BEGIN Supplied material
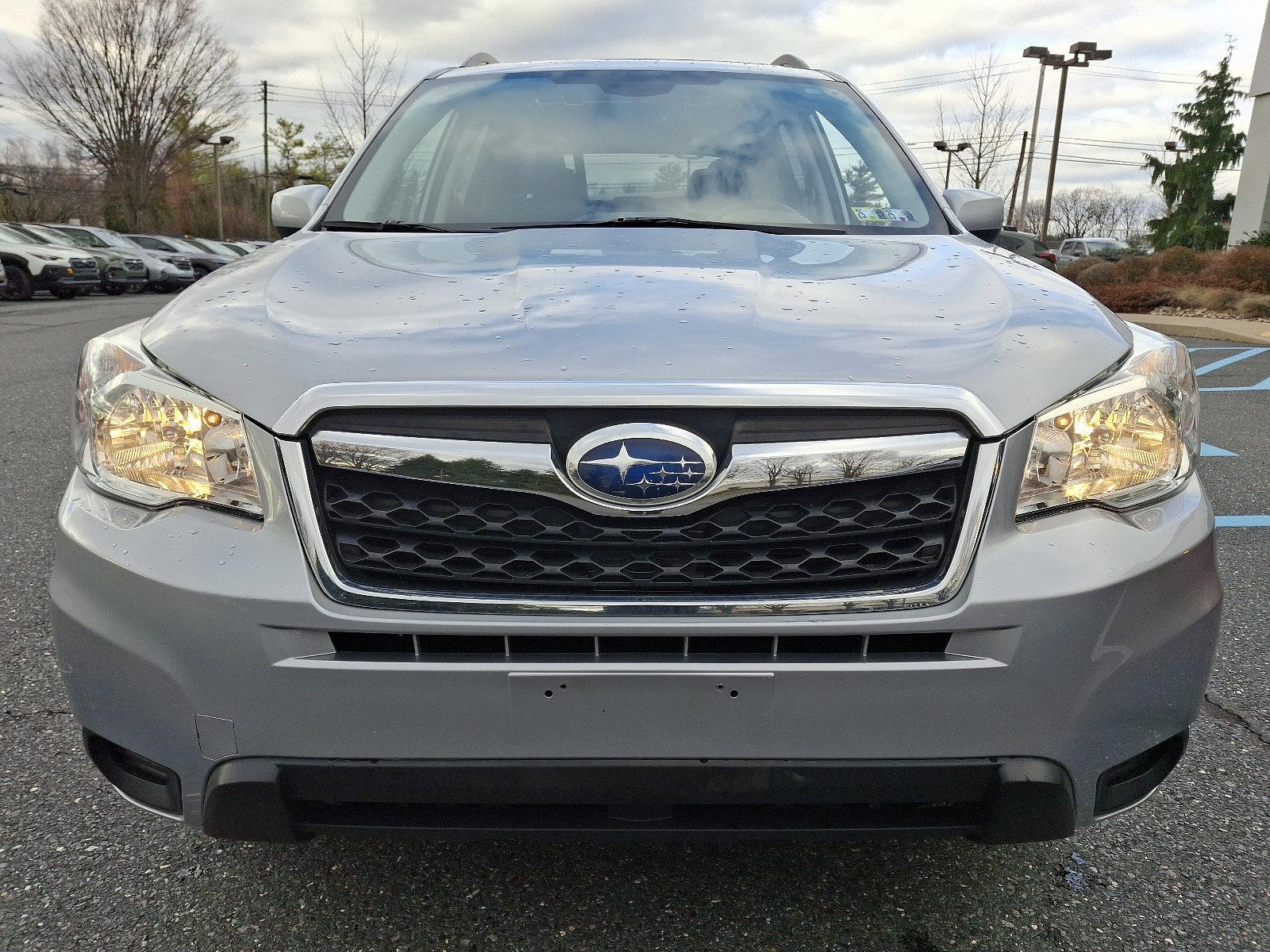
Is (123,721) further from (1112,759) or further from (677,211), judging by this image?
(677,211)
END Supplied material
BEGIN Supplied material
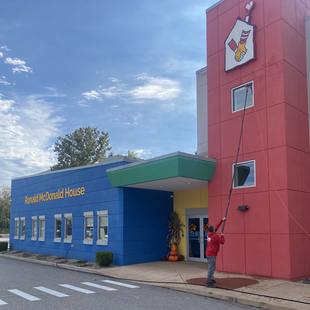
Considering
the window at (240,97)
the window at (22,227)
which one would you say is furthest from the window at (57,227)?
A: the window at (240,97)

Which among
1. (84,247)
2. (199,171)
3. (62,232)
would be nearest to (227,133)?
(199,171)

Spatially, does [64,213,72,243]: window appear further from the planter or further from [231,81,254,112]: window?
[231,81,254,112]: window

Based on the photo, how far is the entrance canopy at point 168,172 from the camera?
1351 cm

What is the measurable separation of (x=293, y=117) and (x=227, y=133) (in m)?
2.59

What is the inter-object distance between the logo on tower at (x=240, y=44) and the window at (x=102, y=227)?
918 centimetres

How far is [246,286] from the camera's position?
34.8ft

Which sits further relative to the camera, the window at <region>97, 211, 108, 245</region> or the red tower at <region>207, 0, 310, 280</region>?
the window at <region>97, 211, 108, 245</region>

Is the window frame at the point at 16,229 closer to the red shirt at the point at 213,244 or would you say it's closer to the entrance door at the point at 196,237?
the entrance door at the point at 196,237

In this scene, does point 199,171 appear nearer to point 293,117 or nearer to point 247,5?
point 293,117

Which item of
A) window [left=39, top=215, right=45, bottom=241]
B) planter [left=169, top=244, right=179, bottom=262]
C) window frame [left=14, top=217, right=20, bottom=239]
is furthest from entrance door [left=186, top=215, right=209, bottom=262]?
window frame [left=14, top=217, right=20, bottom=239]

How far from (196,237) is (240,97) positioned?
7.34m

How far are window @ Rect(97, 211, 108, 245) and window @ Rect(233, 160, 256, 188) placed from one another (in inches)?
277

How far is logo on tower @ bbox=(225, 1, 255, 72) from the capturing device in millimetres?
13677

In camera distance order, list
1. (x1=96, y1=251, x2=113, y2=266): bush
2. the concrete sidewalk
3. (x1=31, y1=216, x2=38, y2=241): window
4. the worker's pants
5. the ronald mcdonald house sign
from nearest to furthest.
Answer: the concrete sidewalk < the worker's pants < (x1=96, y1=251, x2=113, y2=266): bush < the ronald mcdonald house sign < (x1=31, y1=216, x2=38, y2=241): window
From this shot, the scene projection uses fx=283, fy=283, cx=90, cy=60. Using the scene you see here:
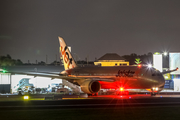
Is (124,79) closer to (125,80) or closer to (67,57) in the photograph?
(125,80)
END Supplied material
BEGIN Supplied material
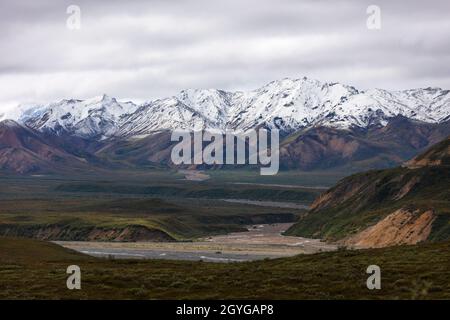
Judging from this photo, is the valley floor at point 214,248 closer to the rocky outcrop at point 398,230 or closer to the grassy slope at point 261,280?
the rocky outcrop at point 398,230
END Supplied material
- Task prompt: Please locate every line above that contains the word "outcrop" and copy each one in full. Case matters.

- Response to this exercise:
Judging from this photo, is the valley floor at point 214,248 closer to the rocky outcrop at point 398,230 or closer to the grassy slope at point 261,280?
the rocky outcrop at point 398,230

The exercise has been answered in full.